Le ministre de l'Intérieur Robert Kalinak démissionne — Journaliste slovaque assassiné

Claudine Rigal
Mars 13, 2018

Après Maria Troskova, conseillère du chef du gouvernement slovaque, après Viliam Jasanet, responsable du conseil de Sécurité nationale, et après Marek Madaric, ministre slovaque de la Culture, c'est au tour de Robert Kalinak de démissionner.

'Je crois que par ce geste je contribuerai à la stabilisation de la situation en Slovaquie', a-t-il ajouté.
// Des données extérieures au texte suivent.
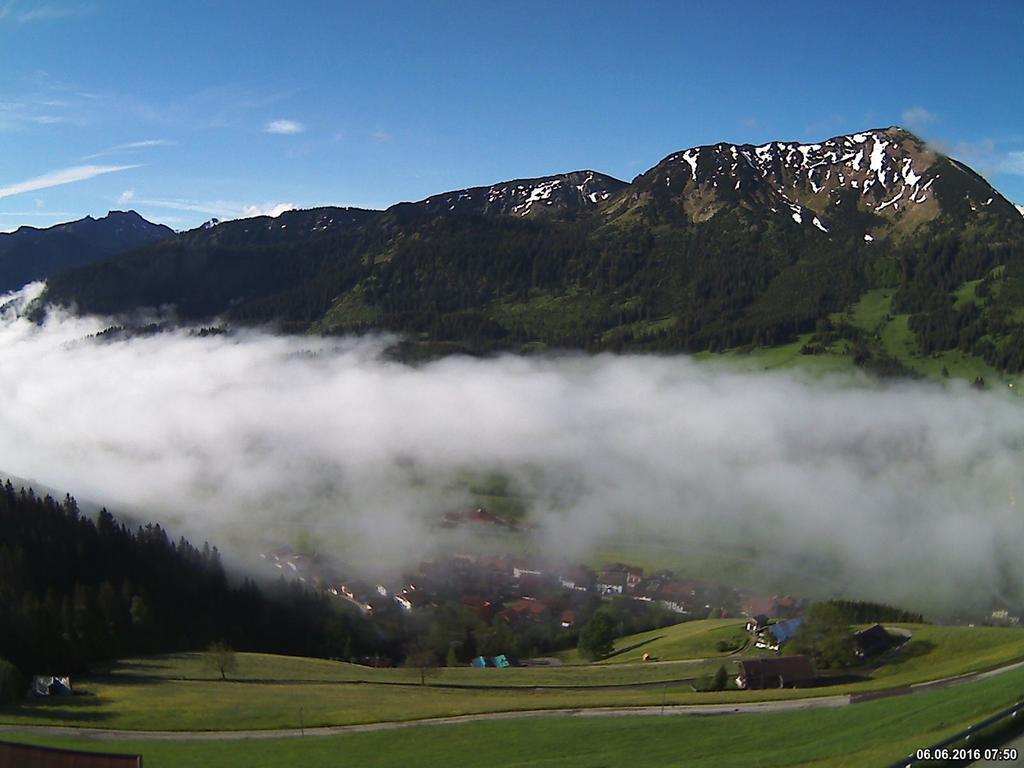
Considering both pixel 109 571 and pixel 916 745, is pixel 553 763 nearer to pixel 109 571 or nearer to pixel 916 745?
pixel 916 745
Le ministre slovaque de l'intérieur Robert Kalinak a annoncé, lundi 12 mars, sa démission sous la pression de l'opposition dans le contexte de l'assassinat en février du journaliste Jan Kuciak. C'est à ce même parti qu'appartient Robert Kalinak, qui a annoncé lors d'une conférence de presse qu'il démissionnait " du poste de ministre de l'Intérieur et du poste de vice-Premier ministre", dans une tentative de sauver l'exécutif en place. Cette décision pourrait lui permettre de survivre au gouvernement de coalition de Robert Fico. Les meurtres du journaliste d'investigation Jan Kuciak et de sa campagne, fin février, ont provoqué une onde de choc dans tout le pays.

Jan Kuciak, tué par balles avec sa fiancée, avait enquêté sur la corruption et des liens présumés entre des hommes politiques slovaques et des hommes d'affaires italiens soupçonnés d'être liés à la mafia calabraise, la 'Ndrangheta.
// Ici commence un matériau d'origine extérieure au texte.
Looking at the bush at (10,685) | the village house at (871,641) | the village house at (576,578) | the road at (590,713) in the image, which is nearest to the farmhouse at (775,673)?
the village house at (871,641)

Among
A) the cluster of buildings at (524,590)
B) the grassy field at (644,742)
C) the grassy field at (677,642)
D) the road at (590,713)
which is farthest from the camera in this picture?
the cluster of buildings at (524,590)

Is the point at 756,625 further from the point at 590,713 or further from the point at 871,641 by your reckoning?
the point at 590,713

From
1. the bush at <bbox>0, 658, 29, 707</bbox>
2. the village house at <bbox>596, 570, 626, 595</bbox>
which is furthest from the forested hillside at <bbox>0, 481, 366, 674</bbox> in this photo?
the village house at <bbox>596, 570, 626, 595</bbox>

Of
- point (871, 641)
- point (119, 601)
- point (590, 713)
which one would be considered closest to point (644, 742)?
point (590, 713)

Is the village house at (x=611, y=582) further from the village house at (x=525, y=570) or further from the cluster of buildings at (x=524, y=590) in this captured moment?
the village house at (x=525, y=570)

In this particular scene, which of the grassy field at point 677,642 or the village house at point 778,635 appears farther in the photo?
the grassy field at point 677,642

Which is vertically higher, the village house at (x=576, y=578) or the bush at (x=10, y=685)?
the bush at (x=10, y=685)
Son départ était demandé tant par l'opposition et à l'occasion d'importantes manifestations de rue que par le Most-Hid, qui en avait fait la condition du maintien de sa participation au gouvernement. 'Mon principal objectif est d'éclaircir le double meurtre. Nous devons savoir pourquoi et qui " a fait cela. "Lundi soir, au bout d'une journée d'intenses marchandages, l'un des trois partis de l'hétéroclite coalition gouvernementale issue des législatives de 2016, le Most-Hid (centre droit, formation de la minorité hongroise), s'est prononcé pour un scrutin anticipé".

M. Kalinak a dit qu'il présenterait officiellement sa démission lorsqu'il aurait terminé ses activités en cours, sans donner de date précise.

À Bratislava, la capitale de la Slovaquie, par exemple, 40 000 personnes s'étaient rassemblées, selon le quotidien SME, ce qui constituerait le plus grand rassemblement populaire dans ce pays depuis la Révolution de velours qui a scellé la chute du communisme en Tchécoslovaquie, en 1989.